**What is needed:** Continue the article about Iran's crude oil exports from the point where it stops.

**Document section:**
+-------+
Business | Oil & Gas

Chinese demand boosts Iran oil shipments

Iran shipped more than 1.4 million bpd of crude oil in December

  • Reuters
  • Published: 15:57 January 31, 2013
  • Gulf News

London: Iran crude oil exports leap to their highest levels since EU sanctions took effect last July, analysts and shipping sources said, as strong Chinese demand and tanker fleet expansion helped the OPEC member dodge sanctions.

Exports rose to around 1.4 million barrels per day (bpd) in December, according to two industry sources and shipping and customs data compiled by Reuters on a country-by-country basis and corroborated by other sources and consultants.

The sources said they expected exports to dip in January from the December peak ahead of new US sanctions.

Western sanctions aimed at curbing Iran’s disputed nuclear programme halved Iran’s oil exports in 2012 from 2.2 million bpd in late 2011, leading to billions of dollars in lost revenue and a plunge in the Iranian currency.

But continuous robust demand from top buyer China and others such as India and Japan, as well as the purchase of new tankers, allowed the Islamic Republic to unexpectedly boost exports late last year.

Salar Moradi, oil market analyst at oil and gas consultancy FGE, estimated that Iran shipped more than 1.4 million bpd of crude oil in December and forecast that exports would remain between 1.1 million and 1.3 million bpd in the first quarter of 2013.

This represents an increase from a low point of less than 900,000 bpd in September and suggests monthly revenues worth approximately $4.7 billion based on December Brent prices.
+-------+
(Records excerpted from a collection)
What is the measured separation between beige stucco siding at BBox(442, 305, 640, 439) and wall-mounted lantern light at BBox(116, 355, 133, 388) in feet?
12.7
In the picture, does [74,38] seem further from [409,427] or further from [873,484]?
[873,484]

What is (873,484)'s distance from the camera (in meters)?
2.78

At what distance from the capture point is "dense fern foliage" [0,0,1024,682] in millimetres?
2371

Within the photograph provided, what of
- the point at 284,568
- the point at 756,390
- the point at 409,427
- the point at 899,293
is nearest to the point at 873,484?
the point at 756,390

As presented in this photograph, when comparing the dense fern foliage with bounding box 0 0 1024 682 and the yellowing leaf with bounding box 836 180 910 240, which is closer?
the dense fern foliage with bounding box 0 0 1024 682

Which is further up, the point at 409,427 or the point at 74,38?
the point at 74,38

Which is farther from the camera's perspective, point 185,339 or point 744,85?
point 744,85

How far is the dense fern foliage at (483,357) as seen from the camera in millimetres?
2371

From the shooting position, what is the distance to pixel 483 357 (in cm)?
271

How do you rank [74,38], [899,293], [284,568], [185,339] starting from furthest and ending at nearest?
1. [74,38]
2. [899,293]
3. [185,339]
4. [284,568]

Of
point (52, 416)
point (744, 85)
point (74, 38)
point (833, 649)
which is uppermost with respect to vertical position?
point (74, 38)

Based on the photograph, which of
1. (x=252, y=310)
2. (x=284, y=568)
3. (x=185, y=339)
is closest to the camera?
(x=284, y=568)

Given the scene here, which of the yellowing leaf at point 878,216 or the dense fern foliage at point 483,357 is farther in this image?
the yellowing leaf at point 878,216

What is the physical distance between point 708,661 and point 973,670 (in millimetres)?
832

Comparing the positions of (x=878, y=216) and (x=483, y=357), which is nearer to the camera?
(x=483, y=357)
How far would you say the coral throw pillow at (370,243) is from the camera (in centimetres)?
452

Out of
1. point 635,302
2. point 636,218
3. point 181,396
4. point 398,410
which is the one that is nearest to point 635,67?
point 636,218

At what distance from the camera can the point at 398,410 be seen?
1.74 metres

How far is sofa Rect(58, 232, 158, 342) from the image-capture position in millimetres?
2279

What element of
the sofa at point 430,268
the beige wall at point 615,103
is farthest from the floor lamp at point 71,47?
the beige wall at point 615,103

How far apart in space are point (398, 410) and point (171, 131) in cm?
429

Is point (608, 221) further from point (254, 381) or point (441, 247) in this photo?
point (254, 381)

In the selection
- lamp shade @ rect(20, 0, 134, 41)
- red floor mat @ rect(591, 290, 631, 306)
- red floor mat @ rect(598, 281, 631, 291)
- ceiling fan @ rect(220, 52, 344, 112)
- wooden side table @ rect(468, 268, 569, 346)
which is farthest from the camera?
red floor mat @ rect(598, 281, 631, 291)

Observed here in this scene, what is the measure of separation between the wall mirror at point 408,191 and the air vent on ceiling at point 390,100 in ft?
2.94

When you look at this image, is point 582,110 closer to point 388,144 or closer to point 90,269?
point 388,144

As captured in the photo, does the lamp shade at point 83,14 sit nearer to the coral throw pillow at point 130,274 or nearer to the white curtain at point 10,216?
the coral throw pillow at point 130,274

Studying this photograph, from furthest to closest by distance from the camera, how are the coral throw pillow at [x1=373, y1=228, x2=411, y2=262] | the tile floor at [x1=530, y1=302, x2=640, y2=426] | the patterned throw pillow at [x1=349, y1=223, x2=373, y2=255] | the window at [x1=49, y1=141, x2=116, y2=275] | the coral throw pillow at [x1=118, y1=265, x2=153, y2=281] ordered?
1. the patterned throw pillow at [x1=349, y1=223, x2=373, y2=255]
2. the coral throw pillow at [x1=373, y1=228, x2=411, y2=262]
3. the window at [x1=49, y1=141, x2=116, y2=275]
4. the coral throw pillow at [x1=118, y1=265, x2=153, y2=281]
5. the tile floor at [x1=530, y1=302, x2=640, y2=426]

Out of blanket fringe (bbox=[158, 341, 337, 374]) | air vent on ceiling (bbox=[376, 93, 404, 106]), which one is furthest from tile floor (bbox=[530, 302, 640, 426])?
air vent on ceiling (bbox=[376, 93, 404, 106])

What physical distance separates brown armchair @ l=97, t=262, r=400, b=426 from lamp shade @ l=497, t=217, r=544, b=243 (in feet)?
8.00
+-------+
**Exercise output:**
“They [Iran] bought a number of tankers from China and can now do more deliveries ... It’s taken some pressure off Iran and facilitated tanker traffic and we are seeing higher exports to China,” he told Reuters this week.

Chinese data showed the country bought 593,400 bpd of Iranian crude in December, the second-highest level of daily imports in 2012, a rise that Chinese officials also attributed to an easing of shipping delays.

Previously, Iran’s tanker fleet had struggled to meet delivery schedules to China because EU measures in July barred Europe-based insurers from covering tankers that carry Iranian oil.

“China is saying let’s up the numbers because no one is doing anything about it, and it looks like Obama has made a political decision not to go to war with Iran,” said a senior source with a large independent trading house, referring to US President Barack Obama.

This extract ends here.